To show what a set of ruffians are in control of Colorado it is only necessary to quote the following from the account sent to the Star by its reporter:
Take Adjutant General Bell, for instance. The Star correspondent interviewed him today. He is a young man with a face bearing and speech that are so bold and daring as to give one the impression of tyranny. Utterly fearless and heartless, he seems yet a man who is following his honest convictions.
The only thing General Bell had for the Telluride miners were oaths and condemnation. He sat at his desk in his rough soldier suit and cursed the miners for a good half hour.
"Have you any idea how long martial law will be enforced at Telluride?" he was asked.
Leaving out the oaths the gist of his reply was this:
"The soldiers never will be taken out of there until we have rid the county of the cut-throats, murderers, socialists, thieves, loafers, agitators and the like who make up the membership of the Western Federation of Miners.
"We don't care what the supreme court, the newspapers, or anybody or anything else does. The soldiers are going to stay there regardless of court decisions and if there is any more monkey business there is going to be some machine gun shooting.

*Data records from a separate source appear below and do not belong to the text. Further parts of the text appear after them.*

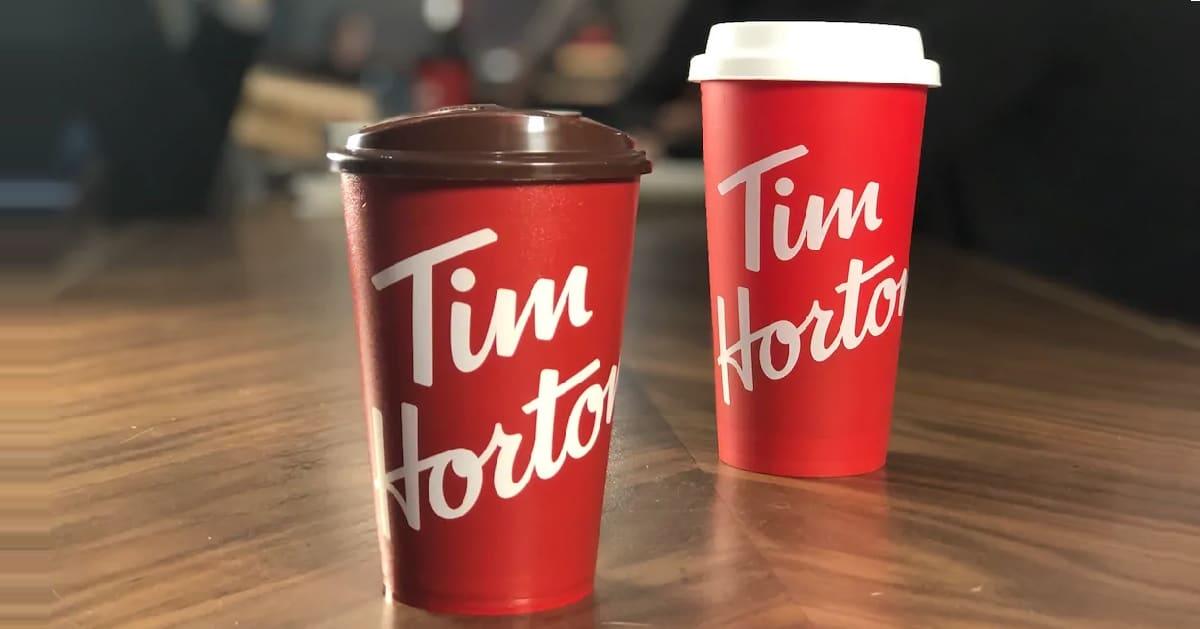 free reusable tim hortons cups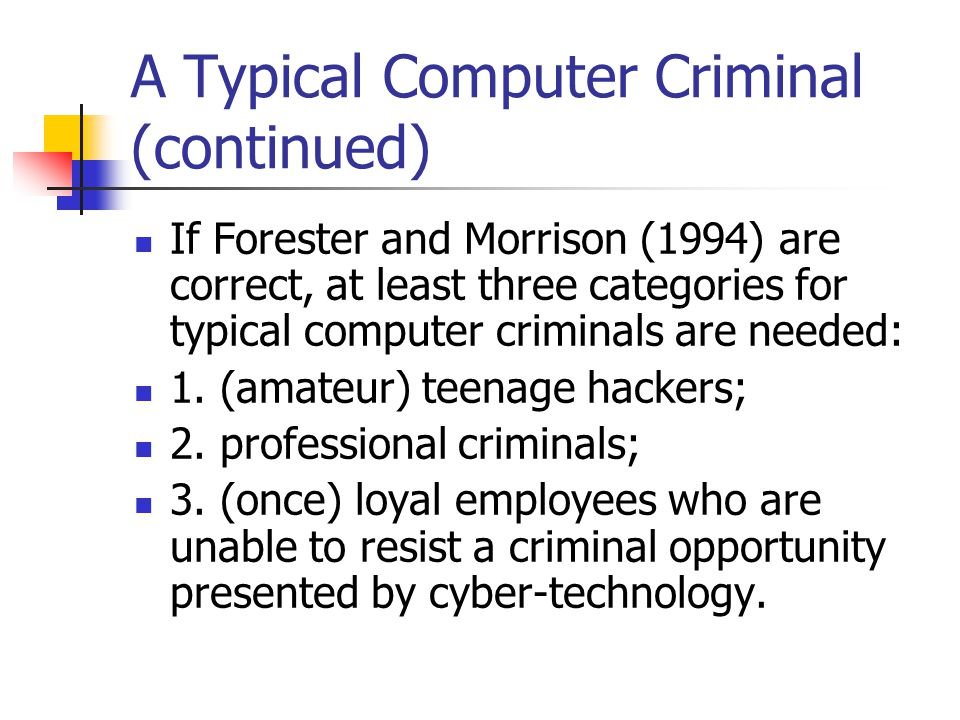A Typical Computer Criminal (continued) If Forester and Morrison (1994) are correct, at least three categories for typical computer criminals are need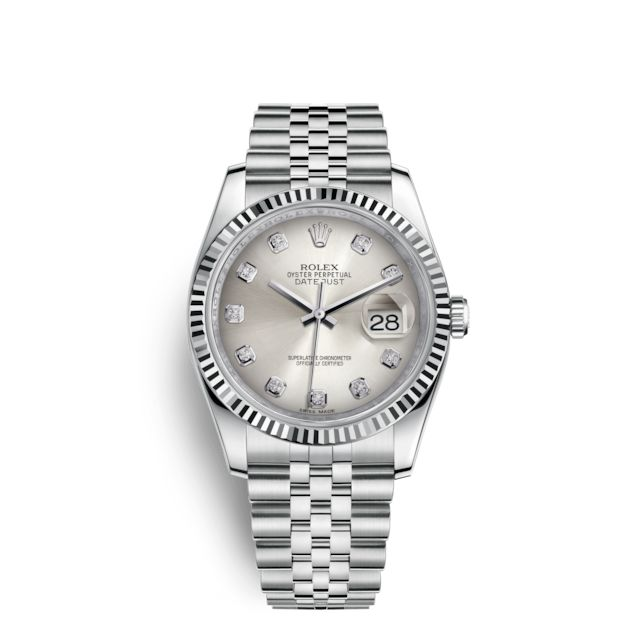 Discover the Datejust 36 watch in White Rolesor - combination of 904L steel and 18 ct whitegold on the Official Rolex Website. Model: 116234-$9400
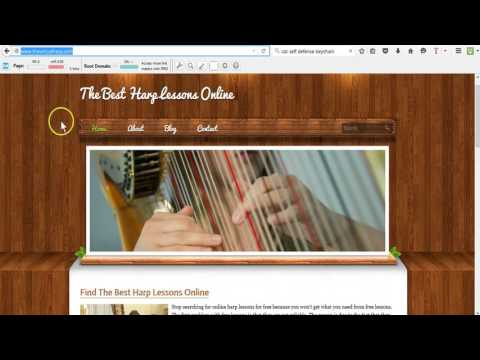 harp lessons online Locate First-rate Harp Tutors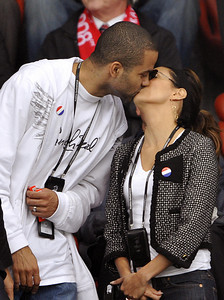 French basketball player Tony Parker (L)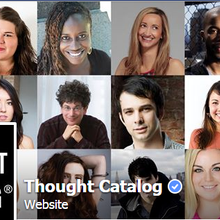 Inside the contradictory world of Thought Catalog, one of the Internet's most reviled sites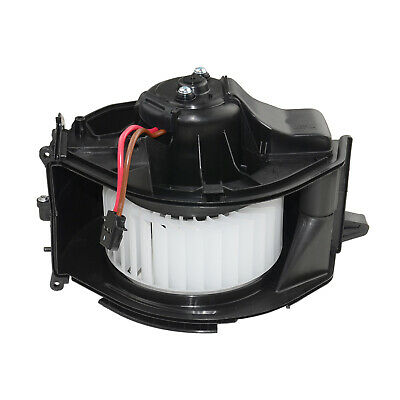 Heater Blower Motor Fan For Audi A6 4F C6 TDI / FSI / TFSI 2004-2011 4F0815020 • 43.99£
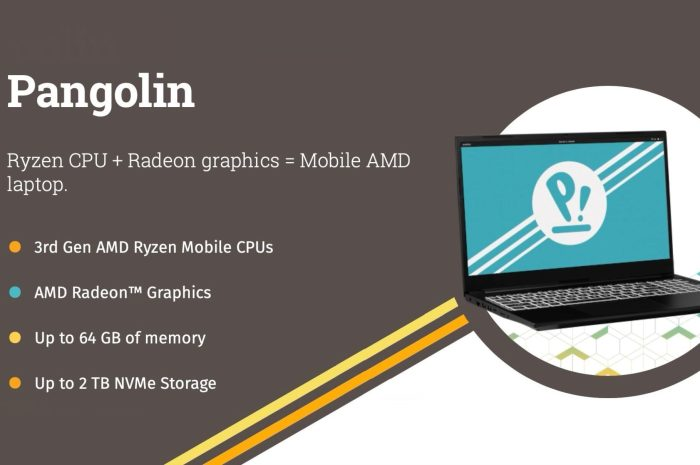 "System76's AMD-Only ""Pangolin"" Linux Laptop Is Finally Here"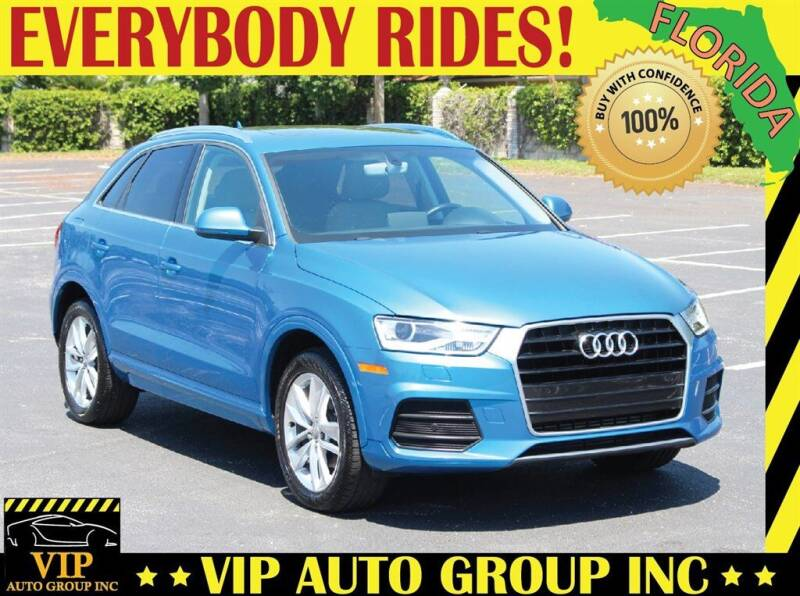 2016 Audi Q3 for sale at VIP Auto Group in Clearwater FL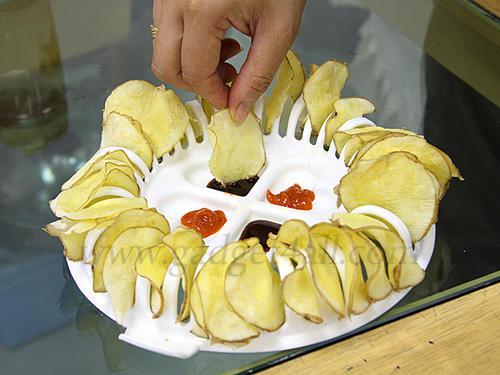 [好物] 自己烤洋芋,低卡不怕胖又可降低食慾!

"If we were to withdraw the trouble brewers would cross the ridge and return as soon as the snow is gone. The mines are going to run and the willing man, union or not, will be protected in his employment. There is not room in Colorado mining camps for these loafers. Either we are going to rule or they are. We can't go on as we have been doing. If they can kill us off they will rule but if necessary we will try our best to kill them off to maintain our authority."
Governor Peabody is more careful in his choice of words but hardly less emphatic. A great, black revolver, it must be a 48, lies in his desk in the state house.
"No, that isn't a Colorado paper weight," he replied in answer to a question. "It's here for a purpose and I can use it too. I don't know what might happen, and so I have it handy."
After all Breathitt county, Ky., need not feel that she hasn't any relatives left.
Governor Peabody frankly admits that the time has come to crush the Western Federation, and that he will do everything in his power to bring this about.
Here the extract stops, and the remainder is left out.